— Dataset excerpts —

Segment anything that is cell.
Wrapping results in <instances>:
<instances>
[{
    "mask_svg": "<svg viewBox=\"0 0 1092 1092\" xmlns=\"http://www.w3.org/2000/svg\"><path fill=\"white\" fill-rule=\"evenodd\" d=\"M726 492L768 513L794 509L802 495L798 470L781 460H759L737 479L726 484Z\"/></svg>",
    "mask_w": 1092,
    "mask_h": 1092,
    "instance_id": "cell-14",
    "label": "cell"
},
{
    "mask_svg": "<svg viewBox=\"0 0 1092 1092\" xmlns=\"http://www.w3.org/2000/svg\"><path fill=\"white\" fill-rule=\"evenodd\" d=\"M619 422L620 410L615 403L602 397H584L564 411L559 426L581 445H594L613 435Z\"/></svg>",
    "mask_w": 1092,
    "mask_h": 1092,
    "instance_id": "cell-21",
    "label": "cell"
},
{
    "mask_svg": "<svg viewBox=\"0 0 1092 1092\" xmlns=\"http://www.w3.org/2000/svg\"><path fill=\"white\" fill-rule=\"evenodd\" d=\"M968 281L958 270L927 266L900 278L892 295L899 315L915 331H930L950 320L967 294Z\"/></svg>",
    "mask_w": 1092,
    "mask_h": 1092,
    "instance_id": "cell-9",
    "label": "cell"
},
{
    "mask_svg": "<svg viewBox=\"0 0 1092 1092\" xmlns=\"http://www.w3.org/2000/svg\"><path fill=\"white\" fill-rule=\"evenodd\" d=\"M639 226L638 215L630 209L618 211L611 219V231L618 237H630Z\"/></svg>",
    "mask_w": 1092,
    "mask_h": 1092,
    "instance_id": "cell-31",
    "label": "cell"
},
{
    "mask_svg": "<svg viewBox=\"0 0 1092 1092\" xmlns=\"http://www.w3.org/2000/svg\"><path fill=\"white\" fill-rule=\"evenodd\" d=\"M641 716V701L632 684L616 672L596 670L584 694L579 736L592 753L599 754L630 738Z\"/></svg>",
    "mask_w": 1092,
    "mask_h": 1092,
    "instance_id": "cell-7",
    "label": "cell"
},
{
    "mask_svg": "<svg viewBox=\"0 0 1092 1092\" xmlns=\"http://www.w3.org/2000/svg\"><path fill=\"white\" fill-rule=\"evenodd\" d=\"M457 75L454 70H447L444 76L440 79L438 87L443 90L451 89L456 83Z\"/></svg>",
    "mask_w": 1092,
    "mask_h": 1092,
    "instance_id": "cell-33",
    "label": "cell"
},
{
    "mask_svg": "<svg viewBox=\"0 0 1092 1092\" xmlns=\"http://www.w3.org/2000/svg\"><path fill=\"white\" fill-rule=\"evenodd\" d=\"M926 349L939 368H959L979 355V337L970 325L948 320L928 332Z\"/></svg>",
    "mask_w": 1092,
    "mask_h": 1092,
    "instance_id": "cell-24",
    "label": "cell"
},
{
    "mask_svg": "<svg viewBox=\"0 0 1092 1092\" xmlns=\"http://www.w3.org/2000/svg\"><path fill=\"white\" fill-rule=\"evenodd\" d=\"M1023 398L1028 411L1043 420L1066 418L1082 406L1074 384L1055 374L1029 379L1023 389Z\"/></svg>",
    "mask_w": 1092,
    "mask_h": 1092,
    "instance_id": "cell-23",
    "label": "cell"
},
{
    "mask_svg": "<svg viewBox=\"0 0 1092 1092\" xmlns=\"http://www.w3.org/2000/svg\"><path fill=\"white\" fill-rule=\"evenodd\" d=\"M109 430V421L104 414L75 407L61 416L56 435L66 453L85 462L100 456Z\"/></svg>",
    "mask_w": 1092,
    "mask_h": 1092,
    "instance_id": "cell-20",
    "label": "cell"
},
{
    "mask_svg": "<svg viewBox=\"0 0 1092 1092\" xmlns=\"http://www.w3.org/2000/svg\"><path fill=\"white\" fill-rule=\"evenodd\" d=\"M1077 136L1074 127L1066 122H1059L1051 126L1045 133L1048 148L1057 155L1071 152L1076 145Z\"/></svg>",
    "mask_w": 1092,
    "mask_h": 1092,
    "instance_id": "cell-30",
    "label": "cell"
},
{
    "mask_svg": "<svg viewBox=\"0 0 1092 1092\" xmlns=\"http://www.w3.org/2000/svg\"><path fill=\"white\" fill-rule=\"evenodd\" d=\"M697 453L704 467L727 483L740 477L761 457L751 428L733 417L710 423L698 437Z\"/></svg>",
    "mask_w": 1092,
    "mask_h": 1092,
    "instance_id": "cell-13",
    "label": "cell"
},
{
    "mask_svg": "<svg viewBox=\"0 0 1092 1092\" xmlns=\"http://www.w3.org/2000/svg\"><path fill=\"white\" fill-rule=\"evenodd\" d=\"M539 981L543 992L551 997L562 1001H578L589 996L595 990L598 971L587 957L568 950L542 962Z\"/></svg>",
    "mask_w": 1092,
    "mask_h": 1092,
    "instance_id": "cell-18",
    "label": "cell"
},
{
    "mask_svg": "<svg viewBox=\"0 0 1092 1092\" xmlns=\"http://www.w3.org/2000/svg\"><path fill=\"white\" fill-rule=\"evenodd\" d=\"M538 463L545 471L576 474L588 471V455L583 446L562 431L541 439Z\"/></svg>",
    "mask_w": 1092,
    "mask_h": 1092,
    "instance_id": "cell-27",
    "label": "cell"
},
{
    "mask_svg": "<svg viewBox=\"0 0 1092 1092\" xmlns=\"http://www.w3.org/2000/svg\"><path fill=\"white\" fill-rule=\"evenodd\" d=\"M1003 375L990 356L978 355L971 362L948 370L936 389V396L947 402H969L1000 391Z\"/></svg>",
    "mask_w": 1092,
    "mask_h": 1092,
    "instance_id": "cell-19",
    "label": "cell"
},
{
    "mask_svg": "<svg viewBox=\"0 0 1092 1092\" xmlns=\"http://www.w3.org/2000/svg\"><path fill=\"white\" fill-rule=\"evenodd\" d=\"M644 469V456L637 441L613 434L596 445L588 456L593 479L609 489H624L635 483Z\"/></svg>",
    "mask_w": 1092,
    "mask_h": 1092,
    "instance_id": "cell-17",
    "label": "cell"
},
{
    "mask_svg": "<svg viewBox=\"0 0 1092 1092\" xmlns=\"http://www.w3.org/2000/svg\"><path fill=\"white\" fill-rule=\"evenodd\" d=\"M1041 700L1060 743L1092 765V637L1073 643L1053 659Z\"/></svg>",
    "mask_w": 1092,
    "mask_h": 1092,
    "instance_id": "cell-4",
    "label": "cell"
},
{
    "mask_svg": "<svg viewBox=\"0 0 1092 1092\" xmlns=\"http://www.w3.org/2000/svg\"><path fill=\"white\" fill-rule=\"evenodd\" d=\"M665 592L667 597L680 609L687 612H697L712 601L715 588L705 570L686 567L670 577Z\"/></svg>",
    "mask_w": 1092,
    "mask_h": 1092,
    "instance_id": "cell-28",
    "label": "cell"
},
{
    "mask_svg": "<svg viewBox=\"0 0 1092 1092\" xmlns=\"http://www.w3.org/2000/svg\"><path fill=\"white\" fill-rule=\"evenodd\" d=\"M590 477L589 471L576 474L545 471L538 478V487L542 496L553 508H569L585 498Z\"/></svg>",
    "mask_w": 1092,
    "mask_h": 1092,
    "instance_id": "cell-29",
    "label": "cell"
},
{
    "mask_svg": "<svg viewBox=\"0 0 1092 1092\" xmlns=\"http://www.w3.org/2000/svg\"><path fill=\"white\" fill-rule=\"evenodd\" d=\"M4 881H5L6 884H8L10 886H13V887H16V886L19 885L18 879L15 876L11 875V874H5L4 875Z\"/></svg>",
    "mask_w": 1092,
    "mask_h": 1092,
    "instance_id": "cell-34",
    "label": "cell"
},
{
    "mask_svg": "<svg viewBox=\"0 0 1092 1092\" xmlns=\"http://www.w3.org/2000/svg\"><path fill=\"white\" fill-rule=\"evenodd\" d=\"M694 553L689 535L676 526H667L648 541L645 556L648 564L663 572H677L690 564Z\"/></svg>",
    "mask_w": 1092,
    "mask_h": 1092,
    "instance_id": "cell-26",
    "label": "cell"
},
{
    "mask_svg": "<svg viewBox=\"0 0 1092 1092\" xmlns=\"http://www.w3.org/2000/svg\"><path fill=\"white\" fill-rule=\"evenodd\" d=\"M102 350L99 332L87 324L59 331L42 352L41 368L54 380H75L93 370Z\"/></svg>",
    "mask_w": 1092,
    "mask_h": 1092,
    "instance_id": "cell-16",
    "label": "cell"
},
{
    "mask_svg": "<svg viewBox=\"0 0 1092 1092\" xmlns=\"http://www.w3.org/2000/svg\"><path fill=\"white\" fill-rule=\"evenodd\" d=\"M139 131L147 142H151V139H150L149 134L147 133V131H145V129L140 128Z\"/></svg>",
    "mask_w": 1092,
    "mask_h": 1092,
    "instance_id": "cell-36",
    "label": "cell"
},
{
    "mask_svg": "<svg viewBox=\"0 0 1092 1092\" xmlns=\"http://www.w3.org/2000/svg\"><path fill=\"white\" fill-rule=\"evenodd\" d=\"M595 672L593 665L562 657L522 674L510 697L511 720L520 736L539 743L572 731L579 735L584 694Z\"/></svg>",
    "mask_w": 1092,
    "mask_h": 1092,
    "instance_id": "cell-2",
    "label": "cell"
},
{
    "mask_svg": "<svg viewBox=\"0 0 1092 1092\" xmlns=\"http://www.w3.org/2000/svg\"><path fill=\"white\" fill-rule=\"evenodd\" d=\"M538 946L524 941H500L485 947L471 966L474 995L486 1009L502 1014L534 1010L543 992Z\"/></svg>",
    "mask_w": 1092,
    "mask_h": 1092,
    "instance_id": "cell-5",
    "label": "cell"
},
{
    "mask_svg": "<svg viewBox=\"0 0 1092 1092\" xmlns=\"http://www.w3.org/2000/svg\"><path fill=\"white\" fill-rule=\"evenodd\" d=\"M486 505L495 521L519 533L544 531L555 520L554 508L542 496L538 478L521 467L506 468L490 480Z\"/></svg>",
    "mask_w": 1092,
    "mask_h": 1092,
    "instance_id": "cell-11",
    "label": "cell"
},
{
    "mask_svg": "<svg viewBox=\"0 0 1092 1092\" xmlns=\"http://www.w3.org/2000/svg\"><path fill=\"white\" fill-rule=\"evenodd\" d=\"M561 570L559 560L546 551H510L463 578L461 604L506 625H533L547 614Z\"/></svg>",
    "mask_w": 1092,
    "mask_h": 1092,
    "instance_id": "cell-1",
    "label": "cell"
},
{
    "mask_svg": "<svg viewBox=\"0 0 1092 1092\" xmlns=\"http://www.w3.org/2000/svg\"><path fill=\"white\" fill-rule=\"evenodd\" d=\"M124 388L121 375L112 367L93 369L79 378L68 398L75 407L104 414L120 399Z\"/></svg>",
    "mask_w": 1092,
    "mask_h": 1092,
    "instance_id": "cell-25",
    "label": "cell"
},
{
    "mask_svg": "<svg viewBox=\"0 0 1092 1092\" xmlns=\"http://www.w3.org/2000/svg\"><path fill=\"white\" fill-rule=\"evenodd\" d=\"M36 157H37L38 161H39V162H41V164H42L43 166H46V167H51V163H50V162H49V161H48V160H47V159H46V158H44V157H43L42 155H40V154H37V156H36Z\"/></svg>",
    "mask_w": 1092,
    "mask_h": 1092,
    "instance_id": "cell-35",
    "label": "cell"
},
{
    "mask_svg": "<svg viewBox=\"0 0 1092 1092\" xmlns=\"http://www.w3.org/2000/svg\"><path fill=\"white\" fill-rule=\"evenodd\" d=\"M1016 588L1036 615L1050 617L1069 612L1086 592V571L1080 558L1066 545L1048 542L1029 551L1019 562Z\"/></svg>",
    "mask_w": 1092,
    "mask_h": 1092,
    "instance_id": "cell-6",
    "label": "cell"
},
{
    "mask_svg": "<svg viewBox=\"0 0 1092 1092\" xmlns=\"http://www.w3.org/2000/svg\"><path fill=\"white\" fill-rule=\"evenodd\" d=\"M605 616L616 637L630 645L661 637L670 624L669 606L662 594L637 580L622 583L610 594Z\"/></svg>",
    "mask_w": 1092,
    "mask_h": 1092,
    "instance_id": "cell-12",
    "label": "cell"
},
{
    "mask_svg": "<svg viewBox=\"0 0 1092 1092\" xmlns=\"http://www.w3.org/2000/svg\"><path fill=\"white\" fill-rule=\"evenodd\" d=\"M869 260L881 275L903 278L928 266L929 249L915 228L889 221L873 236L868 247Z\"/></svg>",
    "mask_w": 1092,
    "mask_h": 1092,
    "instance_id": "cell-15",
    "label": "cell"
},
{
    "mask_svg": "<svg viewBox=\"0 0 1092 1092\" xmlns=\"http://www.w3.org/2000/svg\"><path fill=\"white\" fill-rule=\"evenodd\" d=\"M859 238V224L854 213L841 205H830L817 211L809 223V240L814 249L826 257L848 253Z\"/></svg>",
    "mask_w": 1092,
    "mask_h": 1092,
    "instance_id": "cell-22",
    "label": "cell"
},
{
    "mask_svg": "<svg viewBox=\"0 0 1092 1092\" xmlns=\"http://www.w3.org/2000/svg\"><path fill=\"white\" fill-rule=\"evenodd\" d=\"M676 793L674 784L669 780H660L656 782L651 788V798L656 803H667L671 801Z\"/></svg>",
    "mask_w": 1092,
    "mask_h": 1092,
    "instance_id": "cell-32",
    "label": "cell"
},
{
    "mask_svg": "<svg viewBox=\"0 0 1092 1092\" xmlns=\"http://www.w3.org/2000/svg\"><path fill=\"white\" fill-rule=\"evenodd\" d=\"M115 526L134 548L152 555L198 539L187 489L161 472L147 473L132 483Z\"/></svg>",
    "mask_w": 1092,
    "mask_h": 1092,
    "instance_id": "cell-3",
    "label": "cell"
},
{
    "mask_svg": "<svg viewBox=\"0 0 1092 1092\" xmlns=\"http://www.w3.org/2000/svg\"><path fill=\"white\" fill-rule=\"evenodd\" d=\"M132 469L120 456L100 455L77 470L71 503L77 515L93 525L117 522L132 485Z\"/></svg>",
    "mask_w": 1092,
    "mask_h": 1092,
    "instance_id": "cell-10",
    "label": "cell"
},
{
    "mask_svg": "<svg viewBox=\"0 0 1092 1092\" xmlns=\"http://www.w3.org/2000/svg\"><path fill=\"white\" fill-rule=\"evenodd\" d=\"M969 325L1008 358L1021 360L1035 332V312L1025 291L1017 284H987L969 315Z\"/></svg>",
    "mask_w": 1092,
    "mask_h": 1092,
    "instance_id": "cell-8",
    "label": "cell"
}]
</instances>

— PROBLEM —
Report how many lines of the material above contain the string "instances", counting only matches with the same capitalization. Give the number alone.

— THE COMPLETED TASK —
3